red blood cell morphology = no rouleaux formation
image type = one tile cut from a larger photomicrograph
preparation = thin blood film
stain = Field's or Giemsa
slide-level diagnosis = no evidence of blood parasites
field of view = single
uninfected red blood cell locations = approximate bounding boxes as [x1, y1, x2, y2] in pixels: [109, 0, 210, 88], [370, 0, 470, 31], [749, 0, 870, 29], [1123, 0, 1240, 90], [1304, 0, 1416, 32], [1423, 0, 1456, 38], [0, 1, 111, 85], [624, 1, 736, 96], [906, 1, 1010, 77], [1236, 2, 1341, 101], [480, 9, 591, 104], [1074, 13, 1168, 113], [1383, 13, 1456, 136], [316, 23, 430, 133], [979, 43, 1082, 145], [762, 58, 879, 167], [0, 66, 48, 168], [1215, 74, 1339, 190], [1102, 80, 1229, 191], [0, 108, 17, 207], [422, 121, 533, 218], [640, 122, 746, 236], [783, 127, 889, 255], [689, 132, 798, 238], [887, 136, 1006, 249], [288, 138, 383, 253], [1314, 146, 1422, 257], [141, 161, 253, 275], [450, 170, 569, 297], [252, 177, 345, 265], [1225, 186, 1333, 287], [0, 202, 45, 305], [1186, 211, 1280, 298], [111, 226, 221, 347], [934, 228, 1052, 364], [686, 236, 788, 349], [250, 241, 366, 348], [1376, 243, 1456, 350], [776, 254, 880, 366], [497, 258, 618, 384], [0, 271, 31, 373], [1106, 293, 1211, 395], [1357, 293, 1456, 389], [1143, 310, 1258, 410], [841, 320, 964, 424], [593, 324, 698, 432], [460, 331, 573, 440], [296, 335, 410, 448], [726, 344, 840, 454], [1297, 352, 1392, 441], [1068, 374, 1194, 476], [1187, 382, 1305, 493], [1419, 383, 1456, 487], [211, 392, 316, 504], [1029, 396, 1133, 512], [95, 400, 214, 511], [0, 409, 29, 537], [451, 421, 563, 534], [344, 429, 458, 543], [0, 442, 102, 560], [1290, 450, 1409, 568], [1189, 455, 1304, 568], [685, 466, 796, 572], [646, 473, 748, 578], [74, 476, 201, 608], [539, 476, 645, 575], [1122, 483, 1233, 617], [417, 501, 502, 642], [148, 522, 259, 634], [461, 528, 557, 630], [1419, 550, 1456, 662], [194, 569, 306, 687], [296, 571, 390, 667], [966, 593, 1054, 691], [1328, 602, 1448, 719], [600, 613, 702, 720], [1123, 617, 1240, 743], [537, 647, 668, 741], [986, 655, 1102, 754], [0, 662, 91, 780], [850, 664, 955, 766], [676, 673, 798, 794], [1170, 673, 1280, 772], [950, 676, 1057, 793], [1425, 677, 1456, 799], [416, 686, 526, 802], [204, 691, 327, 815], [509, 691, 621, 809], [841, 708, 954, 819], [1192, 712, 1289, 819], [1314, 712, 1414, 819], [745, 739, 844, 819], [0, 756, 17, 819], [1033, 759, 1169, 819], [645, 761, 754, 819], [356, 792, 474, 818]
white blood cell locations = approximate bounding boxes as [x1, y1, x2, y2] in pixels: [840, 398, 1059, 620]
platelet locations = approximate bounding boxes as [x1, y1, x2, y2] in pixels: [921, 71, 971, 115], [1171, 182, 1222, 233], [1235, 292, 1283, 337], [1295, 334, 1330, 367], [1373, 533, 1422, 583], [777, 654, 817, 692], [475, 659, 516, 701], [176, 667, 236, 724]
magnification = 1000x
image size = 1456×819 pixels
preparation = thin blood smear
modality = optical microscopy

○ ○ ○

> _EXERCISE_:
Every line of the entries that includes "image" must be copied into the answer.

> _SOLUTION_:
image type = one tile cut from a larger photomicrograph
image size = 1456×819 pixels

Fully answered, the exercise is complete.